**EXERCISE PROMPT:** Write out all of the data exactly as it appears.

**RAW DATA:**
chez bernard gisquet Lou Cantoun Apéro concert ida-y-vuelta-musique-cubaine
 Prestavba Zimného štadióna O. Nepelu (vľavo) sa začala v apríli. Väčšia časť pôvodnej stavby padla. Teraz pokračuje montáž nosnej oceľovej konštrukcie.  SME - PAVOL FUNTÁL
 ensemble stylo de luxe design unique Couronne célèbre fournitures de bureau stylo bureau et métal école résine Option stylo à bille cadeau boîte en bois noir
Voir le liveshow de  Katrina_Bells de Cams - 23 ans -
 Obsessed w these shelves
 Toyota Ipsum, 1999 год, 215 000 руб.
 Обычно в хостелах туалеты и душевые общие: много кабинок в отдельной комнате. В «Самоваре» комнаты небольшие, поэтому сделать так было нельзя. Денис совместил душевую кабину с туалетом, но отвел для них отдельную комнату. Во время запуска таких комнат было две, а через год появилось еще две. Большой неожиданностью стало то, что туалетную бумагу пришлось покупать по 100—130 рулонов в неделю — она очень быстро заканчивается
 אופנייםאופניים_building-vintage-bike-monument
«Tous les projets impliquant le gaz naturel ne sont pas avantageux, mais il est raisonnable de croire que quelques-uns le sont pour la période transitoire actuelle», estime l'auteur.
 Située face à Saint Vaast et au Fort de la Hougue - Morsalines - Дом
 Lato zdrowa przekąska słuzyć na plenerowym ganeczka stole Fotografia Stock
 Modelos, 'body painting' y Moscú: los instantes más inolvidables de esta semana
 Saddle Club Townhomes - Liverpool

**EXERCISE OUTPUT:**
chez bernard gisquet Lou Cantoun Apéro concert ida-y-vuelta-musique-cubaine
 Prestavba Zimného štadióna O. Nepelu (vľavo) sa začala v apríli. Väčšia časť pôvodnej stavby padla. Teraz pokračuje montáž nosnej oceľovej konštrukcie.  SME - PAVOL FUNTÁL
 ensemble stylo de luxe design unique Couronne célèbre fournitures de bureau stylo bureau et métal école résine Option stylo à bille cadeau boîte en bois noir
Voir le liveshow de  Katrina_Bells de Cams - 23 ans -
 Obsessed w these shelves
 Toyota Ipsum, 1999 год, 215 000 руб.
 Обычно в хостелах туалеты и душевые общие: много кабинок в отдельной комнате. В «Самоваре» комнаты небольшие, поэтому сделать так было нельзя. Денис совместил душевую кабину с туалетом, но отвел для них отдельную комнату. Во время запуска таких комнат было две, а через год появилось еще две. Большой неожиданностью стало то, что туалетную бумагу пришлось покупать по 100—130 рулонов в неделю — она очень быстро заканчивается
 אופנייםאופניים_building-vintage-bike-monument
«Tous les projets impliquant le gaz naturel ne sont pas avantageux, mais il est raisonnable de croire que quelques-uns le sont pour la période transitoire actuelle», estime l'auteur.
 Située face à Saint Vaast et au Fort de la Hougue - Morsalines - Дом
 Lato zdrowa przekąska słuzyć na plenerowym ganeczka stole Fotografia Stock
 Modelos, 'body painting' y Moscú: los instantes más inolvidables de esta semana
 Saddle Club Townhomes - Liverpool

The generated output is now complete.